Col. Hutcheson comments: Ed Dabney survived seven winters as a cowboy in Wyoming. He told me this tale of fright over dinner one evening and the next day I wrote this poem sitting on my horse on the third day of a Buck Branaman Clinic. Buck probably thought I was trying to take down every word he said. But the muse had come on me and I had to get it down on paper. So this is a cowboy special literally written in the saddle. It is funny now. But a feller can easily get crippled for life if not killed out right in a situation like this. (Thanks to Brian Brannon who tweaked the meter and encouraged me to submit the poem.)
About Colonel John M. Hutcheson:
Colonel John M. Hutcheson was raised in Mac Abercrombie's barn (www.mrmacsbarn.com) in Douglasville, Georgia.

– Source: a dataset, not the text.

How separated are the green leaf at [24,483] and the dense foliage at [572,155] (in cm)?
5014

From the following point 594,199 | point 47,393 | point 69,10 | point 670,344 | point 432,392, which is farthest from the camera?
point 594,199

Commissioned as an Infantry Officer from North Georgia College in 1969, "Hutch" is known in the Infantry community for always seeking to be where soldiers were and for keeping his boots "muddy." He commanded at all levels to include platoon (51st Infantry Scout Dog), company (B/1-60), battalion and brigade serving in Korea, Alaska, Central America and Europe. As a young Captain, John was Colonel H. Norman Schwartzkopf's Adjutant. As a Major he served four years in the 101st
Airborne Division. As a Lieutenant Colonel he commanded 6-502 in Berlin Germany, while the wall was still up. His battalion took casualties in the La Belle Disco bombing. Colonel Hutcheson was the senior trainer for Infantry at the National Training Center in the Mojave Desert. He was the first Chief of Staff of the Joint Readiness Training Center and Ft. Polk, Louisiana. He was the Chief of Staff of the Alaskan Command and his final tour of duty was as the Chief of Staff of the 5th U.S. Army at Fort Sam Houston. Through all of that he always managed to keep his hands on a horse.
Now as a retired soldier he raises the old foundation Morgan cow horses at Gab Creek Farm in Georgia, and is quick to tell you
that is because Morgans are distinctly American, have a great history with the U.S. Army and have a reputation of being steady under fire...to include Commanche, Little Sorrell, Traveler, and Renzi. Hutch has ridden Morgans in the Golden Trout Wilderness of the Sierra Nevadas, in the Big Bend of Texas, in the Cloud Peak Wilderness and the Platte River Wilderness in Wyoming, and has ridden them alone among the Mustangs on top of Pryor Mountain, Montana.
He is a published author with articles in Texas Wildlife, The Morgan Horse Magazine, and Military Review. Hutch gives an occasional clinic on the art of Hackamore Horsemanship but has never forgotten where he first was taught to put a leg over a horse.